100 mg of Anakinra in syringes administered subcutaneously 3 times a week for 3 months and lactose (placebo) in capsules administered orally 1 capsule per day for 3 months

Normal saline (placebo) in syringes administered subcutaneously 3 times a week for 3 months and 30 mg of Actos in capsules administered orally 1 capsule per day for 3 months

Normal saline (placebo) in syringes administered subcutaneously 3 times a week for 3 months and lactose (placebo) in capsules administered orally 1 capsule per day for 3 months

Whole-body net protein balance is the difference between protein synthesis (anabolism) and protein breakdown (catabolism) in the whole body

Skeletal muscle net protein balance is the difference between protein synthesis (anabolism) and protein breakdown (catabolism) in the skeletal muscles.
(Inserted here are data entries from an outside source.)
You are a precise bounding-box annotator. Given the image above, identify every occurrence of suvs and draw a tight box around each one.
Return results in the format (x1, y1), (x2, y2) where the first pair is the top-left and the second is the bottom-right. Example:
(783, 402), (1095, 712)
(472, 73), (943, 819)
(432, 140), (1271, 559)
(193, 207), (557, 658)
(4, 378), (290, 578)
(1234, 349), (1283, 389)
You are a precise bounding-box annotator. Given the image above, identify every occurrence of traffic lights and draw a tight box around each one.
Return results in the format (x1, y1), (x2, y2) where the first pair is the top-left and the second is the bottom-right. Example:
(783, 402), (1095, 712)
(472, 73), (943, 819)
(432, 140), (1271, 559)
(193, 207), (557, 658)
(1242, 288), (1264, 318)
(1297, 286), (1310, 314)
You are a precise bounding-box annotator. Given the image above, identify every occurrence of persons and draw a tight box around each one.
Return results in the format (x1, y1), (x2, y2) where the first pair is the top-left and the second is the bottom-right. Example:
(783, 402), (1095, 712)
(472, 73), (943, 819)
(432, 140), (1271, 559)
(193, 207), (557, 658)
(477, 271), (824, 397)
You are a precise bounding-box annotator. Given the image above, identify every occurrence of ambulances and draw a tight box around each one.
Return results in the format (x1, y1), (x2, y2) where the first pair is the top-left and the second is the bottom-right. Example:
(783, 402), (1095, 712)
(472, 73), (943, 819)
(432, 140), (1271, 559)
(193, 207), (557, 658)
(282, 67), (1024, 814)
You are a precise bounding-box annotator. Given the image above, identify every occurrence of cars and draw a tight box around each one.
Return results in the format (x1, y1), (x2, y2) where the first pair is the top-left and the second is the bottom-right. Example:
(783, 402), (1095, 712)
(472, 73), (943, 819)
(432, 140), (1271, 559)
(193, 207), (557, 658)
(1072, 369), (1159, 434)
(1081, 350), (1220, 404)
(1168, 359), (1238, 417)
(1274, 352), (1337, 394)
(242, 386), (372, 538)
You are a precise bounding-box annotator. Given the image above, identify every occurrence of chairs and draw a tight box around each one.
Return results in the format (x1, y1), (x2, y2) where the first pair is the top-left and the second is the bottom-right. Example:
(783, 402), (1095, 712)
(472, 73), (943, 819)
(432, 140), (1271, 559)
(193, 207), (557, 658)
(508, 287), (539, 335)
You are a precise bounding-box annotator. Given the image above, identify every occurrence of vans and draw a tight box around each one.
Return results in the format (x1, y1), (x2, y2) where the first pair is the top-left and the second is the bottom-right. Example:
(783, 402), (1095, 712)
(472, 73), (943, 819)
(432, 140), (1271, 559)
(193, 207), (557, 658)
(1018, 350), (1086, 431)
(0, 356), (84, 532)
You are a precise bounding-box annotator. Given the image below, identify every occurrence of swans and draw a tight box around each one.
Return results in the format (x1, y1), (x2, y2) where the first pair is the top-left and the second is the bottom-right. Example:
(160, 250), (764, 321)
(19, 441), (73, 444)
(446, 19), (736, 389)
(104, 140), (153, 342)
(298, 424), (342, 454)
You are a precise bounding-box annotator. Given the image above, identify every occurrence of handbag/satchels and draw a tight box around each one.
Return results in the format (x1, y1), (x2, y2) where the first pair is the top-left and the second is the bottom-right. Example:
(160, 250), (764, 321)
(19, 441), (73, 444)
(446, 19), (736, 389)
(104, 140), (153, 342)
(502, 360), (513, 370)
Inclusion Criteria: Patients on CHD undergoing three time a week therapy for more than 6 months; Age 21 years old; Acceptable dialysis adequacy (spKt/V > 1.2); A patent, well-functioning, arterio-venous dialysis access; Ability to give informed consent; Life expectancy greater than 6 months; BMI >=20 and <=45. Exclusion Criteria: Pregnancy; Intolerance or allergy to the study medication (including the metabolic clamp studies); Severe, unstable, active inflammatory disease (active infection, active connective tissue disorder), active cancer or cancer history in the prior 5 years except skin cancer, AIDS-HIV, active or history of liver disease (including hepatitis B virus and hepatitis C virus); Hospitalization or infection within 1 month prior to the study; Patients receiving steroids and/or other immunosuppressive agents (Prednisone > 5 mg/day; excluding inhaled and topical steroids); Diabetes Mellitus on insulin therapy; Previous history of tuberculosis (TB) with or without documented adequate therapy; Patients with recent close exposure to an individual with active TB; Females using oral contraceptives; Patients with New York Heart Association (NYHA) Class III or IV heart failure; Patients with a history of angina, myocardial infarction, transient ischemic attacks, or strokes within the last 6 months.